* START Excerpt provided *

The methods by which sums of squares are calculated within a linear model differ depending on the function used to fit the model (lm(), aov()) and the function used to calculate the ANOVA table (anova(), car::Anova()). This results in different test statistic values and corresponding P-values.

Methods of estimating Sums of Squares (SSQ)

Type I (Sequential)

Steps for partitioning variance among multiple independent variables:

  1. SS(A) - Main effect of independent variable A.
  2. SS(B | A) - Main effect of B after the main effect of A.
  3. SS(AB | B, A) - Interaction A*B after all main effects.

Because the main factors are tested in a particular order (defined in the model specification), if the factors are unbalanced (i.e. different numbers of observations for each level of the factors) the order of factors in the specification matters.

Often there is a degree of multicollinearity among independent variables, when this is the case, there is a portion of the variance in the dependent variable which could potentially be attributed to multiple independent variables. In this method of partitioning, any variance that could be attributable to both independent variables is given to the one entered into the model specification first.

Type II (Partial with separate interactions)

Steps for partitioning variance among multiple independent variables:

  1. SS(A | B)

* END Excerpt provided *

» Instructions
a – According to the excerpt on sums of squares, under Type I partitioning, to which independent variable is variance attributable to both variables given?
b – Scale the records starting at the line that has "Is (x=201, y=49)" and stopping after the last line of the records. Rewrite those lines with their requests, multiplying every coordinate and distance value in the answers by 2.2 and rounding to whole numbers, halves up.
The excerpt on sums of squares and the records have no connection to each other.

* START Provided material *

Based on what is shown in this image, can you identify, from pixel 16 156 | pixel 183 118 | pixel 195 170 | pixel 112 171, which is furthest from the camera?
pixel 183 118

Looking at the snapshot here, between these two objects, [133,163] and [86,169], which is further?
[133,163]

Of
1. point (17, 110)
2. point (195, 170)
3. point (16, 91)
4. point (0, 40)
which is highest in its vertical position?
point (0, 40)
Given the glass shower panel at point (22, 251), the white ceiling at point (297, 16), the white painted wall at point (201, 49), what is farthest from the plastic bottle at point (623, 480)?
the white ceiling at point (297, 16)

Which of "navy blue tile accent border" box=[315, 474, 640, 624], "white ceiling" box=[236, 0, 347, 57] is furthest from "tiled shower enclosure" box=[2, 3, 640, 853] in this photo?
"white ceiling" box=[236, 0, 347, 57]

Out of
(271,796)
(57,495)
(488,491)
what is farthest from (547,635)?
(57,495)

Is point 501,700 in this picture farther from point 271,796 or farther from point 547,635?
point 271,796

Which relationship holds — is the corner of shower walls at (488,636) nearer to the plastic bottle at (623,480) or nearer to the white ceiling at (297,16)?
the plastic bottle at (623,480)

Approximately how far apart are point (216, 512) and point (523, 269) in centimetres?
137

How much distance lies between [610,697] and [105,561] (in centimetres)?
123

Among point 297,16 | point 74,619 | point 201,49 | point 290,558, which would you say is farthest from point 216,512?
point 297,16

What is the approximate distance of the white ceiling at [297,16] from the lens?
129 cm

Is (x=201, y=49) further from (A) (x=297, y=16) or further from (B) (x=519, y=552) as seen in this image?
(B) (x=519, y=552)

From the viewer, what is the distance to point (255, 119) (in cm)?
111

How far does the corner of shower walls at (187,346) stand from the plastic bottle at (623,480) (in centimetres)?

* END Provided material *

» Answer list
a – It is given to the independent variable entered into the model specification first.

b –
Is (x=201, y=49) further from (A) (x=297, y=16) or further from (B) (x=519, y=552) as seen in this image?
(B) (x=1142, y=1214)

From the viewer, what is the distance to point (255, 119) (in cm)?
244

How far does the corner of shower walls at (187,346) stand from the plastic bottle at (623,480) (in centimetres)?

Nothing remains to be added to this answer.